How Do You Scale Culture During Growth Phases?

Each organisation has its own unique culture that defines and differentiates it, even at the start-up stage. It could be the camaraderie among team members or a strong family culture or certain agility in decision making. As the company grows, there is a real danger that the unique culture may not survive the expansion drive.

The ability of the organization to scale its culture such that it survives the growth phase is an important success factor. It’s not possible without a structured mechanism or a plan to help achieve this.

Identify What Makes You Unique

Every organization has its own inherent culture that makes it unique. Sometimes, these unsaid rules, values, and practices that are unique to the culture simply need to be formalized. For example, Twitter has a quarterly ‘Hack week’ that allows employees to explore their own ideas. Netflix offers unlimited vacation days to its employees, right from the beginning. Identifying what makes you unique is useful to ensure consistency as the organization grows globally.

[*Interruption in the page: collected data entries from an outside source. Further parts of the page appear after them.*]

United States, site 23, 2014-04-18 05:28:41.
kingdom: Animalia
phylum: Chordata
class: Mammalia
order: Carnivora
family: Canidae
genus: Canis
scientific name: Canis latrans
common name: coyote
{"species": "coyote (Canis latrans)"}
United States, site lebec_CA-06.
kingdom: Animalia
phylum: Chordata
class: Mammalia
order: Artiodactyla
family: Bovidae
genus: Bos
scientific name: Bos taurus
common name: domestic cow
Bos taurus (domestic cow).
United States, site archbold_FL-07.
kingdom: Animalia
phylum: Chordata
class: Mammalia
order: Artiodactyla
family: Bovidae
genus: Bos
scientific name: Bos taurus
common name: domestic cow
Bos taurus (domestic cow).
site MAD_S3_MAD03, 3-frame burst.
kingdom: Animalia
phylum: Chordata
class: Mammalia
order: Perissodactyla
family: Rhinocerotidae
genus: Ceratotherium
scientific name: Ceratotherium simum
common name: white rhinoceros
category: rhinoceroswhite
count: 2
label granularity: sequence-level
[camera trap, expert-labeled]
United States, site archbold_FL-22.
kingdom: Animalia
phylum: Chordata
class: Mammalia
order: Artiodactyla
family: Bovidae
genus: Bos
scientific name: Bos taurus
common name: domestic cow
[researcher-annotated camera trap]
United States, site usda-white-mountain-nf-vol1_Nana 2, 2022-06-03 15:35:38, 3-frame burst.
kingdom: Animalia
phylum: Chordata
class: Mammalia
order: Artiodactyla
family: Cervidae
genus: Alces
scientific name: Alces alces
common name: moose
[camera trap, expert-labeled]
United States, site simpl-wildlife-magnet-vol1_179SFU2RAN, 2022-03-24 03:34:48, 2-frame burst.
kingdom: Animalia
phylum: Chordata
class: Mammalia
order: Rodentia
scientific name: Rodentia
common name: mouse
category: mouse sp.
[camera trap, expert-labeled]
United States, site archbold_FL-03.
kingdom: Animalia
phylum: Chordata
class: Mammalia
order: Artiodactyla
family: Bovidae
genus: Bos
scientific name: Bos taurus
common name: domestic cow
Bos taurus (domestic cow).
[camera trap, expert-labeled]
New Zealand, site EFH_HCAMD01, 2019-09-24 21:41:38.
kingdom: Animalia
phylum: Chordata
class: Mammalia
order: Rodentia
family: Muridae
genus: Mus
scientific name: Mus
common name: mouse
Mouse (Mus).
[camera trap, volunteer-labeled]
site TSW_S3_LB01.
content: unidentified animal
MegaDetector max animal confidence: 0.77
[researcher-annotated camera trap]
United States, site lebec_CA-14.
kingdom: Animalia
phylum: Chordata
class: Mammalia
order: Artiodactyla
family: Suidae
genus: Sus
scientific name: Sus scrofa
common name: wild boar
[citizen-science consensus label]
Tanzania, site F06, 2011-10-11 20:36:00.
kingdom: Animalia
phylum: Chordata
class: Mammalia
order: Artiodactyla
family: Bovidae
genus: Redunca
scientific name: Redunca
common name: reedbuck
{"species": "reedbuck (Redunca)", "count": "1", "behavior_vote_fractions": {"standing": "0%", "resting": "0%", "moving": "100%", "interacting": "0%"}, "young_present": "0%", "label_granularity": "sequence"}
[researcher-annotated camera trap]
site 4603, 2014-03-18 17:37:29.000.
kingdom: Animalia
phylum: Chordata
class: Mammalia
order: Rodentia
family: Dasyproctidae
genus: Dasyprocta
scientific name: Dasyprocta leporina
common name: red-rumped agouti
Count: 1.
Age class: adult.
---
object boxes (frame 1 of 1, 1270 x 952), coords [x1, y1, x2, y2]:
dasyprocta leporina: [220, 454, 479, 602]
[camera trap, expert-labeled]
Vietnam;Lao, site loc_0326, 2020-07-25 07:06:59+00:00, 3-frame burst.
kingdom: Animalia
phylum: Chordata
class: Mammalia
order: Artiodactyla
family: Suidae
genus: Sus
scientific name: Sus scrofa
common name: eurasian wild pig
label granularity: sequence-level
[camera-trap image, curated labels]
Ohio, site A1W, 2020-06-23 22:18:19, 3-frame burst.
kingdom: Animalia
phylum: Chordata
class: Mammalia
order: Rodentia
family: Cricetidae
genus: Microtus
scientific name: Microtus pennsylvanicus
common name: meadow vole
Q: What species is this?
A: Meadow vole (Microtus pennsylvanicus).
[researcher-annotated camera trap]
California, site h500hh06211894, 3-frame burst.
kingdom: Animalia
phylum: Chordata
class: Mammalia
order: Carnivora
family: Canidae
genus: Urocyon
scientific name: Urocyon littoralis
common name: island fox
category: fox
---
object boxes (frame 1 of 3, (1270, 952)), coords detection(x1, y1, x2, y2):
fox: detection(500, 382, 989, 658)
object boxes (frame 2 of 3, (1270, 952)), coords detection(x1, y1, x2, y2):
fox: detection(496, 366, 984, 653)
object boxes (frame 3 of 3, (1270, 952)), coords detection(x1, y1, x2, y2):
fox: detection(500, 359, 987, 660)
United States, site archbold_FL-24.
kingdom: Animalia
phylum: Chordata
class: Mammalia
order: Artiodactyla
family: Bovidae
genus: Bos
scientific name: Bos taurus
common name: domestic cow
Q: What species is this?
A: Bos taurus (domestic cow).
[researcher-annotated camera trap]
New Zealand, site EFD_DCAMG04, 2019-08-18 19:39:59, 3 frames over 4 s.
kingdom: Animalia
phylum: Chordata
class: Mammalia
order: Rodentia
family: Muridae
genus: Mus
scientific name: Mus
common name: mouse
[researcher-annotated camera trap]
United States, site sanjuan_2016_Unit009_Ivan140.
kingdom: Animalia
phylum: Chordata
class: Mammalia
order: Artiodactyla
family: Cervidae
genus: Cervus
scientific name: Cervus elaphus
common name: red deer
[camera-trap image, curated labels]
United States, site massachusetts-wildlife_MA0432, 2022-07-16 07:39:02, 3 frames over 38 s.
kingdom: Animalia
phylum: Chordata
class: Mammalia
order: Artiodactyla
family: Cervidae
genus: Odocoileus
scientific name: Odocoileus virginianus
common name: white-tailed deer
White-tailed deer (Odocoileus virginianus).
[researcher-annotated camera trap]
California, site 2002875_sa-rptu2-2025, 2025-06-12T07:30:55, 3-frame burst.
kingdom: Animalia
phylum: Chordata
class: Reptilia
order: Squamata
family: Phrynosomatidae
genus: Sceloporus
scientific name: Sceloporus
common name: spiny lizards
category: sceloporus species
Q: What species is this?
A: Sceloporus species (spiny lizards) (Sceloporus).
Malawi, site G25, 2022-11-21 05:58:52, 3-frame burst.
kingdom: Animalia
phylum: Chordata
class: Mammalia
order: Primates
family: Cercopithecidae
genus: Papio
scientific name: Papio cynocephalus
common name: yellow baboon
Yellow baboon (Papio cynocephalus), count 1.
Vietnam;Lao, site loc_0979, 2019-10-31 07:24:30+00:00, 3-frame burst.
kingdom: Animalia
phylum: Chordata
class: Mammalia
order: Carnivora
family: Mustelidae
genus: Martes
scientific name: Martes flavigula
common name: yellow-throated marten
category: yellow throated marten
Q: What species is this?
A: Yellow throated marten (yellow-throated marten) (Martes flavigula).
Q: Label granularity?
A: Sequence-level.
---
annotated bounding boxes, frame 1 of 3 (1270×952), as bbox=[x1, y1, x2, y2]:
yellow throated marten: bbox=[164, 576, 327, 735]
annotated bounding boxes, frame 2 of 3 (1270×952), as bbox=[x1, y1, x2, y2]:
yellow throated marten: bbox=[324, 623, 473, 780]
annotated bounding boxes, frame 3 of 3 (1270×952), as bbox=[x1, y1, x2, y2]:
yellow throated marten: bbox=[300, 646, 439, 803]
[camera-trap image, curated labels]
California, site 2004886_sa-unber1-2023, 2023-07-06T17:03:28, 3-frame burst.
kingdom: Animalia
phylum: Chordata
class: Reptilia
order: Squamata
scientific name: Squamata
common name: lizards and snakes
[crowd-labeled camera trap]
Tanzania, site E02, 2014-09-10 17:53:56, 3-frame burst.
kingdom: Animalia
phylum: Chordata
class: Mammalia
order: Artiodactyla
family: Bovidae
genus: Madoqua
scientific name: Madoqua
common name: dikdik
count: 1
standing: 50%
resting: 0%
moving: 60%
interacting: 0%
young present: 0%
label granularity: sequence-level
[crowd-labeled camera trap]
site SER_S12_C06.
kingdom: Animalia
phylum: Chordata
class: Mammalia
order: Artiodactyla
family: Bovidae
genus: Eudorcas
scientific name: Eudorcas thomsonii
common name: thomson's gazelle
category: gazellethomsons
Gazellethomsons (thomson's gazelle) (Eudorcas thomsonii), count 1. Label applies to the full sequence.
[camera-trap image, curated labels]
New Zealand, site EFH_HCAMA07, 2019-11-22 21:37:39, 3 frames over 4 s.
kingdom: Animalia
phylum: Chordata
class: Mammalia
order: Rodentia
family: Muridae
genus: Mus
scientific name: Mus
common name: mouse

Dial-up the Good; Dial-down the Bad

Certain aspects of the culture might need to be dialled up to accommodate future growth, while some things need to be dialled down. For instance, if the organisation has a naturally dynamic culture, this quality might hold it in good stead during a growth phase. However, a lack of discipline in accounting practices will need to be fixed.

Define the Culture

Involve both HR and leadership to arriving at an accurate articulation of the culture through a consultative approach. Some questions need to be asked: What are the non-negotiable core values of the organisation? What are the principles that govern the operations of the organisation on a day-to-day basis? How well is the culture aligned with the organisation’s business goals?

Walk the Talk

Any exercise to safeguard organisational culture in times of growth can only be successful if leaders champion it wholeheartedly. Getting leaders to truly live the non-negotiable aspects of the culture on the ground is hard work.

Have a Clear Framework

Let’s say that compassion, empathy and people centricity are stated values of the organisation. In such a case, if there is an employee who is performing poorly due to personal issues, how do you ensure that everyone on the team shows genuine concern, rather than viewing the employee’s performance in isolation? How does one balance the values with business interests? Having a common framework in place to guide these choices can help.

Enabling leaders to live the ethos and create a sustainable culture requires a strong governance and communication framework. It needs to be facilitated through the right toolkits, templates, and action plans.

As business objectives evolve, so will the culture. A dynamic culture that is closely tied to core values is the only way to achieve sustainable growth.